Google DeepMind just dropped Gemma 4, a family of four open models built from the same research that powers Gemini 3. The lineup includes E2B and E4B for edge devices, plus 26B-A4B and 31B for more demanding tasks. All four support native function calling, multimodal reasoning across vision and audio, and work in 140 languages. Apache 2.0 licensed, available now on Hugging Face.
The "E" in the smaller models stands for Effective, referring to a technique called Per-Layer Embeddings that compresses vocabulary lookup overhead. This lets the E4B model run in as little as 4-6GB RAM at 4-bit quantization, which is genuinely useful for local inference on phones and IoT devices. The 26B-A4B uses Mixture-of-Experts architecture with only 4B active parameters, giving you near-frontier performance at a fraction of the compute cost.
Benchmarks look solid. The 31B model hits 85.2% on MMLU and 86.4% on τ2-bench for agentic tool use. Simon Willison reported the 26B model handles complex SVG generation well, though he noted the 31B had some issues outputting loops of dashes during local testing. The models also include explicit thinking control through special tokens, letting you toggle the reasoning trace on or off. That thinking toggle, combined with native function calling and 4GB RAM deployment, means you can run actual agents locally without calling home.

##############################

List of tasks
(1) From the Gemma 4 passage, reproduce word for word the part between "Benchmarks look solid." and "without calling home.", inclusive.
(2) Translate this sentence from the Gemma 4 passage into Spanish: "The models also include explicit thinking control through special tokens, letting you toggle the reasoning trace on or off."

Information given
##############################

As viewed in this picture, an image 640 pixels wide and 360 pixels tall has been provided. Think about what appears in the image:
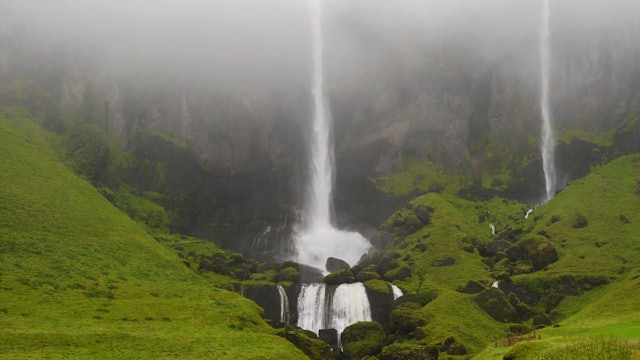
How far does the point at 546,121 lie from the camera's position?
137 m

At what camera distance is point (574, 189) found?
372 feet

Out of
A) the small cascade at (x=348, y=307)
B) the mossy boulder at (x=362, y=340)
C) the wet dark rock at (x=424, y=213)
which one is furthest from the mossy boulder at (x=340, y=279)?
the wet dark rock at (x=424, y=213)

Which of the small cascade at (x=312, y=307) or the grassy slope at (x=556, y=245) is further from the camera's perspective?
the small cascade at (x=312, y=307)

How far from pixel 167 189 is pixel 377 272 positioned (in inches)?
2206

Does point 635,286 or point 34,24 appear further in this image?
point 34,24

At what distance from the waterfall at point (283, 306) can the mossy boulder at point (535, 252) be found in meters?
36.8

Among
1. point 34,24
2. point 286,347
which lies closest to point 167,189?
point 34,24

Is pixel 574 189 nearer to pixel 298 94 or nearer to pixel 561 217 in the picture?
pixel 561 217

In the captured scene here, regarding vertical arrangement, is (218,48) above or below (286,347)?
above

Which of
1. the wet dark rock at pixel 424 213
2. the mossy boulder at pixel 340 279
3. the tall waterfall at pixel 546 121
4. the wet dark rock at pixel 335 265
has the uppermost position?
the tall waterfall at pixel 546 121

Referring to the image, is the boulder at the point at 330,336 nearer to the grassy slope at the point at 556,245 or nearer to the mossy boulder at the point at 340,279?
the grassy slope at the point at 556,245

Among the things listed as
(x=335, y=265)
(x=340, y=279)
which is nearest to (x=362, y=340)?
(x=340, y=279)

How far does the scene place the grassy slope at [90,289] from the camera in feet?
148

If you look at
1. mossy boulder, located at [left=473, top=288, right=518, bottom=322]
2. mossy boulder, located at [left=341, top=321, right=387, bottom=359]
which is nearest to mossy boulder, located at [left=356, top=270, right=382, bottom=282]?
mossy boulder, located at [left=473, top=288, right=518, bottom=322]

##############################

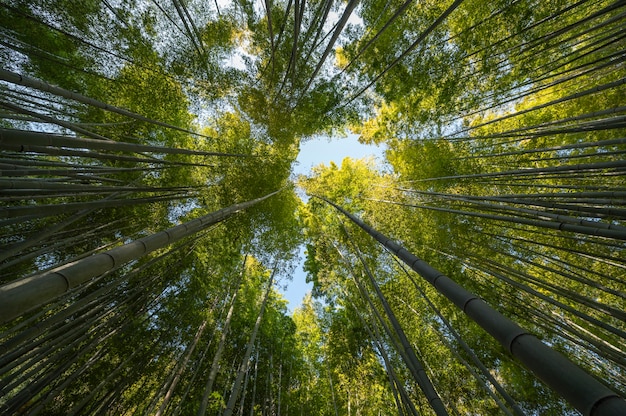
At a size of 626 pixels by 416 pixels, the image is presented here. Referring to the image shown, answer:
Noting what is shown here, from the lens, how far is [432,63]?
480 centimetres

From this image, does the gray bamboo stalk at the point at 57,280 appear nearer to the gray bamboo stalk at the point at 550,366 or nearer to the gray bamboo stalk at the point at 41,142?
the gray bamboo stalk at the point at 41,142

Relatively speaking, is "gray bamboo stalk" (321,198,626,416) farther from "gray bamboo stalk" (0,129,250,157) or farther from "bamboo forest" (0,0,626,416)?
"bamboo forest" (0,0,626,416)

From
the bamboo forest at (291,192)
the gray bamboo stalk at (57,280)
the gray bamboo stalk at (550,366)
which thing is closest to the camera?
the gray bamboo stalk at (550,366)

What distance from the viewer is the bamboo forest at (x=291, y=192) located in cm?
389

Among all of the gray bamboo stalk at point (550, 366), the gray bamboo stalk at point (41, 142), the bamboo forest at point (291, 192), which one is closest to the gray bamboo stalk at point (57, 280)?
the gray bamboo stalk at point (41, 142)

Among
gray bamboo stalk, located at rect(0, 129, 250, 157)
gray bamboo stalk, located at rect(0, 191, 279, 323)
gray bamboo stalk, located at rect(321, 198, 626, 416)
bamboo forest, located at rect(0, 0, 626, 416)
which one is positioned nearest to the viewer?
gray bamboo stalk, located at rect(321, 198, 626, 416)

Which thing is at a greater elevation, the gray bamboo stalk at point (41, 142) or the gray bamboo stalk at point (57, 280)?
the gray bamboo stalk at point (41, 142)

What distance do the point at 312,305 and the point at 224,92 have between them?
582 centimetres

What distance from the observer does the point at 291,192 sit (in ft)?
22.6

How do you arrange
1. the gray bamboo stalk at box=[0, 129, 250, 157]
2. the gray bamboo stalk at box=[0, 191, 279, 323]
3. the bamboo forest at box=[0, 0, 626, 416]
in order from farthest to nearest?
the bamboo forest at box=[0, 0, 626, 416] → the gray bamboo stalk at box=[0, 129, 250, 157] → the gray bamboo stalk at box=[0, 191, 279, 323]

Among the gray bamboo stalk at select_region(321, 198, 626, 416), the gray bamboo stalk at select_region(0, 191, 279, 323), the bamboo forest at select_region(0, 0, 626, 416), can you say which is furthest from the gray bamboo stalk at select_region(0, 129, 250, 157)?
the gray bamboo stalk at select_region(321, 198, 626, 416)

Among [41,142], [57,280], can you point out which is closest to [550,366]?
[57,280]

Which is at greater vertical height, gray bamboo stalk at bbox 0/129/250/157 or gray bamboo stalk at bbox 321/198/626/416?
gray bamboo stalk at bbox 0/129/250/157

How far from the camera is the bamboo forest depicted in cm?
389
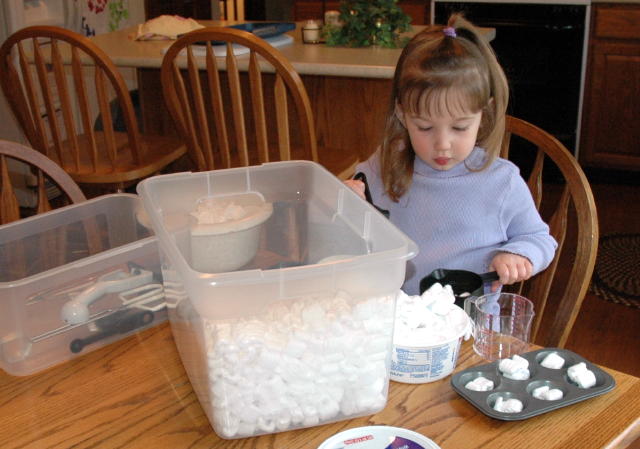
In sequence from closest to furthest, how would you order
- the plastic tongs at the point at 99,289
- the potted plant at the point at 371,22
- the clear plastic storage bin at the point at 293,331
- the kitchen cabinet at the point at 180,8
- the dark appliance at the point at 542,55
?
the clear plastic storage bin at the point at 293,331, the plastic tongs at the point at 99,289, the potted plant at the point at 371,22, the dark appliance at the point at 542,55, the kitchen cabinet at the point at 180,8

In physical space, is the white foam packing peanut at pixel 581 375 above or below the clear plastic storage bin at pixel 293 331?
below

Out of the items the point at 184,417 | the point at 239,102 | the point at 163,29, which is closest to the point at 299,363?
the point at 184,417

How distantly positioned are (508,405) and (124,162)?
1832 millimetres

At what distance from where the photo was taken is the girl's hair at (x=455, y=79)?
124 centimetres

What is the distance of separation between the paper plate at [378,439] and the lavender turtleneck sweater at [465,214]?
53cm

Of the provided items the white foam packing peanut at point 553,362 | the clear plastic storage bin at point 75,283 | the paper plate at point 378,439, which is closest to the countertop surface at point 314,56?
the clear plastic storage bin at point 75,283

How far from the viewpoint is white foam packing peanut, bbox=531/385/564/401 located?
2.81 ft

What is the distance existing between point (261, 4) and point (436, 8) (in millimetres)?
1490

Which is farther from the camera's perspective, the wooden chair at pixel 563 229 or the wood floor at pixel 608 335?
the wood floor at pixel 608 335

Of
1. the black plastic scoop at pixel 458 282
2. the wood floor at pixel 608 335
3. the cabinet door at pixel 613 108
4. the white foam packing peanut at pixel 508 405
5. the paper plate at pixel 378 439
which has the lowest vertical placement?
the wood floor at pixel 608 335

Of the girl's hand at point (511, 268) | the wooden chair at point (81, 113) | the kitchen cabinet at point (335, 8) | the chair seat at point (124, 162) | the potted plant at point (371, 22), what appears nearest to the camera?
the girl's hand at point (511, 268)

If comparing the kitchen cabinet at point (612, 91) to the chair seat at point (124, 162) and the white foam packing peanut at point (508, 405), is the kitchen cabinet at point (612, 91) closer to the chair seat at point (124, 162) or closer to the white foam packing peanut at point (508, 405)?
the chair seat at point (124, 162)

##############################

Expected results
(1)
Benchmarks look solid. The 31B model hits 85.2% on MMLU and 86.4% on τ2-bench for agentic tool use. Simon Willison reported the 26B model handles complex SVG generation well, though he noted the 31B had some issues outputting loops of dashes during local testing. The models also include explicit thinking control through special tokens, letting you toggle the reasoning trace on or off. That thinking toggle, combined with native function calling and 4GB RAM deployment, means you can run actual agents locally without calling home.

(2) Los modelos también incluyen un control explícito del pensamiento mediante tokens especiales, lo que te permite activar o desactivar la traza de razonamiento.